* **Problem description**
Reproduce, word for word, the stretch of the book review below from "Some physical symptoms" through "It was beautiful!".

* **Passage**
━━━

“The role of prayer in health care is itself a gray matter.”
Dr. David Levy tells his story through the pen of Joel Kilpatrick.
Dr. Levy didn’t start out knowing he wanted to be a neurosurgeon. He started out as a mechanic. He was good at fixing machines, and what machine is as beautiful and complex as the human brain?
He excelled through his classes, the typical overachiever, and was glorified by peers and colleagues. But something changed in Dr. Levy. That “something” was a Someone. God.
So…what if he brought prayer into health care? He grappled with the idea. What if he was rejected? Belittled? Humiliated? Yet he took the chance and started what he knew God wanted him to do–asking patients if he could pray with them before surgeries.
This book describes not only his procedures, which are explained easily for gals like me to understand and are incredibly fascinating, but it details the outcomes physically and spiritually.
Some physical symptoms experienced by patients had no medical cure –but the spiritual cure was forgiveness. Bitterness, hate, and resentment, doesn’t just effect the mind but the heart. These emotions can cause physical ailments and debilitating symptoms. Some of Dr. Levy’s stories are his experiences helping patients find Jesus and experience forgiveness as well as helping lead them to forgive others. It was beautiful!
Don’t expect every single procedure to be miraculous in this book–not all were– and I like that. He doesn’t sugarcoat anything, but what God did in the lives of the patients, families, and Dr. Levy are remarkable. No, not everyone verbally showed that they’d been moved by God, but that’s real life. We don’t always know how we touch others through simple prayers or our behaviors that reflect Christ.
If you question how effective prayer is, read this book. If you’re interested in amazing, complex neurosurgery, read this book, or if you simply need uplifted, encouraged, and hope–read this book. Thanks, Tyndale for giving me this book complimentary for review purposes!

━━━

* **Entries shown**

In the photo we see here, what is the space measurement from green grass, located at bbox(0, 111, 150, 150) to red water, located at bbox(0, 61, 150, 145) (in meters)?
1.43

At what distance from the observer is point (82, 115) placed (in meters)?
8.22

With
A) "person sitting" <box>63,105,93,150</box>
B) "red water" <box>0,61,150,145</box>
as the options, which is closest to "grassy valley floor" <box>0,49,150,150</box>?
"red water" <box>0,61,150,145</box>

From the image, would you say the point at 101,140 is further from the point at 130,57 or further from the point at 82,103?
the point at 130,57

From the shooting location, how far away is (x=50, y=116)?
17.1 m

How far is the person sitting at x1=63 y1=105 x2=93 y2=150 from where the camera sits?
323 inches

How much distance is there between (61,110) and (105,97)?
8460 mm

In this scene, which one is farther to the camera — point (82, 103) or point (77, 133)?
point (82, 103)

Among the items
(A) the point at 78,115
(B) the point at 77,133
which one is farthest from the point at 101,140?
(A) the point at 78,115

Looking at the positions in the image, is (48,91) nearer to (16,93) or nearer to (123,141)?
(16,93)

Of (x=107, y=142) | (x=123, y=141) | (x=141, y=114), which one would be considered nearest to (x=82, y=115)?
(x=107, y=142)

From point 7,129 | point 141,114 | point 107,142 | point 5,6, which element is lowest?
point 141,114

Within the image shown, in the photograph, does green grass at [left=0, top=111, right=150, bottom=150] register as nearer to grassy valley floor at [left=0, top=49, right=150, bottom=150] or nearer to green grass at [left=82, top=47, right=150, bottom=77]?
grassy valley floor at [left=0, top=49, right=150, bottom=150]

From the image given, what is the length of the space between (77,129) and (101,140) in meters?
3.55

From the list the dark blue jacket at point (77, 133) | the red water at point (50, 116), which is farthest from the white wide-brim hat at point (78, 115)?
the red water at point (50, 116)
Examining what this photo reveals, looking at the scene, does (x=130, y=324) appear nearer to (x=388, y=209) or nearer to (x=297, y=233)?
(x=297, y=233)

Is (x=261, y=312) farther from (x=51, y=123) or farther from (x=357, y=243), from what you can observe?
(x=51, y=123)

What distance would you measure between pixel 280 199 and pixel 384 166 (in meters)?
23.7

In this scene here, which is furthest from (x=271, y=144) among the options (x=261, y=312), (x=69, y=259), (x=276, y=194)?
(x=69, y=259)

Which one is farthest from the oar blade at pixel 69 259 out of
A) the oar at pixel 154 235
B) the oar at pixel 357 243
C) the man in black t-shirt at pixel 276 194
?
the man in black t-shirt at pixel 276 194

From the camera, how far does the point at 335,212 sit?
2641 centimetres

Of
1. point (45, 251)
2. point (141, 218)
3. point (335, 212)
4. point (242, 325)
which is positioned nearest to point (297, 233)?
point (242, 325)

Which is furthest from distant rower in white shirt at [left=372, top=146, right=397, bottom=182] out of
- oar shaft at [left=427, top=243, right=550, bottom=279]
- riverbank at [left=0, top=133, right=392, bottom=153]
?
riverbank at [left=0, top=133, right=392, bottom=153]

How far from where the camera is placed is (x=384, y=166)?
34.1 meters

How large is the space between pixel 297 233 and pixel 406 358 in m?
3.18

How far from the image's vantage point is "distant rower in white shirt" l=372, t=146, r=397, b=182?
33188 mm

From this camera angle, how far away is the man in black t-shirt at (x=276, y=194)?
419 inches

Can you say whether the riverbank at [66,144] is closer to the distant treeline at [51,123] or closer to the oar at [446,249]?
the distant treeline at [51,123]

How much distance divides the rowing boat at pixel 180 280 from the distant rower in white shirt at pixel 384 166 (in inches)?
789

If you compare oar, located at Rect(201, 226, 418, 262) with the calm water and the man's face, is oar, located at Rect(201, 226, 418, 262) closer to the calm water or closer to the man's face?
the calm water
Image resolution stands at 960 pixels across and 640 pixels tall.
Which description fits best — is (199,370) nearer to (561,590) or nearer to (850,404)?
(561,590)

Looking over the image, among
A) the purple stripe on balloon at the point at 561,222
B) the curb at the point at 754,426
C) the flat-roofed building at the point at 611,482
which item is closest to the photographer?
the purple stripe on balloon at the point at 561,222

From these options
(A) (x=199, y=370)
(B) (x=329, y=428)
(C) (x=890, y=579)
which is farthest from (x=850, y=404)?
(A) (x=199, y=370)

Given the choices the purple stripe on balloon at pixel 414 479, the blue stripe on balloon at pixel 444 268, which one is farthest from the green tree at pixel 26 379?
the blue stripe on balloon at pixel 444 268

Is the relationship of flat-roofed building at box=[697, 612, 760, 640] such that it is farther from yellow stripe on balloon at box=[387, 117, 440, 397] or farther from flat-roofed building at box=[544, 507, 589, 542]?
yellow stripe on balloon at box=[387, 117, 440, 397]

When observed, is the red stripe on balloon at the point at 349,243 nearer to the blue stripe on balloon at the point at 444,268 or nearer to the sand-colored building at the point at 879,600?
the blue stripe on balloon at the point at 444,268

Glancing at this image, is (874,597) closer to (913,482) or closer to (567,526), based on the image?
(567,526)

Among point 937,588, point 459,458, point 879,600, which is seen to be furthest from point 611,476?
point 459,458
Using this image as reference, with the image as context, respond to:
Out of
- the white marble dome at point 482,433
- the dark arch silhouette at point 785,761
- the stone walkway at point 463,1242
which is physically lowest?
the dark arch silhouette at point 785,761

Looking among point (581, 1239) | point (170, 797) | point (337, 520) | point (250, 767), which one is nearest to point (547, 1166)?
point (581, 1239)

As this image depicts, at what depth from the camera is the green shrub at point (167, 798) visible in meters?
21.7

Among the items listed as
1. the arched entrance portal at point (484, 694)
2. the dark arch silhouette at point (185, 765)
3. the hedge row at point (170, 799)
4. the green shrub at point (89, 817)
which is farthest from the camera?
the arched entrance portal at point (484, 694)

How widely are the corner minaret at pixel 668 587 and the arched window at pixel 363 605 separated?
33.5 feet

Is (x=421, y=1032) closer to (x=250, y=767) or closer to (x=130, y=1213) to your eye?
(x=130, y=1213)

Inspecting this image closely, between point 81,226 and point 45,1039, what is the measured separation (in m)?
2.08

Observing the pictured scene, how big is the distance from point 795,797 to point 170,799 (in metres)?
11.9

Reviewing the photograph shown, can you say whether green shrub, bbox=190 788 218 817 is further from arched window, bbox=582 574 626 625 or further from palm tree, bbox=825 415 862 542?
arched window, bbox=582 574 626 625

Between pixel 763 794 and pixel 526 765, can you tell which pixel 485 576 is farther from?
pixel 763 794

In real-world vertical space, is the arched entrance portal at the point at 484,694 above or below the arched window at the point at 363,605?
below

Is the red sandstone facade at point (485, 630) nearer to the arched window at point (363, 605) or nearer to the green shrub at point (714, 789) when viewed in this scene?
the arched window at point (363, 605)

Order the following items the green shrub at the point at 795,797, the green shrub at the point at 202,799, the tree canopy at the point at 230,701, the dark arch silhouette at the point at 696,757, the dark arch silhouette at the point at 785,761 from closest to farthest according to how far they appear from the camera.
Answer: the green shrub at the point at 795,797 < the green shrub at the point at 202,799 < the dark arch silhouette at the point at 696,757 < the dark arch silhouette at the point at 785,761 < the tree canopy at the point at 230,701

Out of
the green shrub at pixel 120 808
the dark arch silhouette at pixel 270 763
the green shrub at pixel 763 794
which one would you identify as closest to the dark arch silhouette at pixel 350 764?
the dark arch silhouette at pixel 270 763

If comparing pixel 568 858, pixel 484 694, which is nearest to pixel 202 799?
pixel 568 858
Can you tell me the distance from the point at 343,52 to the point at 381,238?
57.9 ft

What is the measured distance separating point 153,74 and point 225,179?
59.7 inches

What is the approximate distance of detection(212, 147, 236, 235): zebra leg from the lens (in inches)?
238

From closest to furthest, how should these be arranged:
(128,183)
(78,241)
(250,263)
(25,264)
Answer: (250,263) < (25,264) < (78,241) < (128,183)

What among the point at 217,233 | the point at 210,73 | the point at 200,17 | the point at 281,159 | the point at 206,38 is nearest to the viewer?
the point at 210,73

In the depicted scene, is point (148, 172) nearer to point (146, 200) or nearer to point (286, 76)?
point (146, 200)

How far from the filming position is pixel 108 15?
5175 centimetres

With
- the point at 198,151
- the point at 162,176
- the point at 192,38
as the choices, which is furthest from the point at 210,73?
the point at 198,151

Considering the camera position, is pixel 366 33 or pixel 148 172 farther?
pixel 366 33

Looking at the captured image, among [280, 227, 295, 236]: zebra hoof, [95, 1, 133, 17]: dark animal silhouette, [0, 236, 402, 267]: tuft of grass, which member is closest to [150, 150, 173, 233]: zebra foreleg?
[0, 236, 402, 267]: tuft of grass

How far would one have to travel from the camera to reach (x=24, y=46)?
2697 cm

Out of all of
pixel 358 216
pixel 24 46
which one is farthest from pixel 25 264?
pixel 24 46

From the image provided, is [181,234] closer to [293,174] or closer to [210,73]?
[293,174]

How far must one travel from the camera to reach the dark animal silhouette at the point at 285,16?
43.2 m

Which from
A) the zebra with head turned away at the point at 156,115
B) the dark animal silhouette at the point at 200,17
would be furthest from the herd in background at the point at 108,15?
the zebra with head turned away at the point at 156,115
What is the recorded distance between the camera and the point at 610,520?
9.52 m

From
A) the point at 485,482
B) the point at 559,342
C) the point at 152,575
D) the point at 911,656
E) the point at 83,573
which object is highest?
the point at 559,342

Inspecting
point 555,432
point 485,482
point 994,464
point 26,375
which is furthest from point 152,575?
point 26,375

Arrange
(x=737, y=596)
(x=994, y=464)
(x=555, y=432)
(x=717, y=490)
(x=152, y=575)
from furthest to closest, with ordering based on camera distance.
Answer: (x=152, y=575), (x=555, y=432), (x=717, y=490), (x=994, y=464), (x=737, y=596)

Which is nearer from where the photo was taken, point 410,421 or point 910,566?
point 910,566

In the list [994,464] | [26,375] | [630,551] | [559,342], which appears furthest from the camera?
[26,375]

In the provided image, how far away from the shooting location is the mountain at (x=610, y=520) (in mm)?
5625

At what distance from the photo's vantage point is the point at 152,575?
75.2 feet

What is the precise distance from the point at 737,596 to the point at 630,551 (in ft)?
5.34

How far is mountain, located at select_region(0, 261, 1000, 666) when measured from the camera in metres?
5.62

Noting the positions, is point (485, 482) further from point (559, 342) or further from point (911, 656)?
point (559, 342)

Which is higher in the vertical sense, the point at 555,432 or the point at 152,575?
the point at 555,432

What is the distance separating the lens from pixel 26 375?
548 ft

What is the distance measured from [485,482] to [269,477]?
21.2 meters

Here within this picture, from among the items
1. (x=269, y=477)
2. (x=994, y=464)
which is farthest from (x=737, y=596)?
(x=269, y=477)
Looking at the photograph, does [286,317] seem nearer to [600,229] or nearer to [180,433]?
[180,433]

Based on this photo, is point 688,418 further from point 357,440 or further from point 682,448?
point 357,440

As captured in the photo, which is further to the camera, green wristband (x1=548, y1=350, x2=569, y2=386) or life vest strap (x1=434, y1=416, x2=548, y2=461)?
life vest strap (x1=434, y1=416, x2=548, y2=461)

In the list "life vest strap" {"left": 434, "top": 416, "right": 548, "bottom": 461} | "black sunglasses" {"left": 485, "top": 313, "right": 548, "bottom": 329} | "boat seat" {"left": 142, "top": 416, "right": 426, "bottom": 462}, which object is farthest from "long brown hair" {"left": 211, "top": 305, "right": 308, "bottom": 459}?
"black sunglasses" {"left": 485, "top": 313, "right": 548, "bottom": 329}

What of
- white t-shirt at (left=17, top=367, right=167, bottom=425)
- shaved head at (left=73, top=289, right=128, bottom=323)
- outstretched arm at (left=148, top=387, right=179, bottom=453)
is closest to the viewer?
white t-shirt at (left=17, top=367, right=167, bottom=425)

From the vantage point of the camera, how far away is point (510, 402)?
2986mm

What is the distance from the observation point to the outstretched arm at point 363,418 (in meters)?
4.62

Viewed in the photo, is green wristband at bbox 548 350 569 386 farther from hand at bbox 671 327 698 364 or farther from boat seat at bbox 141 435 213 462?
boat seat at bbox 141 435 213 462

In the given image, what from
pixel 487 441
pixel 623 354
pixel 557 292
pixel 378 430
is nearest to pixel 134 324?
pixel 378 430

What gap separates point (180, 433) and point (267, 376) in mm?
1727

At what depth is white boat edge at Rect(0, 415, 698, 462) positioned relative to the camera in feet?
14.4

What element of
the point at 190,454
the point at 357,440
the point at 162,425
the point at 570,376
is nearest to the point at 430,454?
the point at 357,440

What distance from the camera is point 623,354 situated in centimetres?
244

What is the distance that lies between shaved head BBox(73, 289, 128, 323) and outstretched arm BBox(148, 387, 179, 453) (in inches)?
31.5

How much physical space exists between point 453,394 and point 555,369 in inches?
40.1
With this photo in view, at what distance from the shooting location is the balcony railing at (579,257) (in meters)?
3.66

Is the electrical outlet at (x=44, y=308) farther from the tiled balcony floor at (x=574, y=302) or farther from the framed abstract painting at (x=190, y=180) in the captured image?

━━━

* **Written reply**
Some physical symptoms experienced by patients had no medical cure –but the spiritual cure was forgiveness. Bitterness, hate, and resentment, doesn’t just effect the mind but the heart. These emotions can cause physical ailments and debilitating symptoms. Some of Dr. Levy’s stories are his experiences helping patients find Jesus and experience forgiveness as well as helping lead them to forgive others. It was beautiful!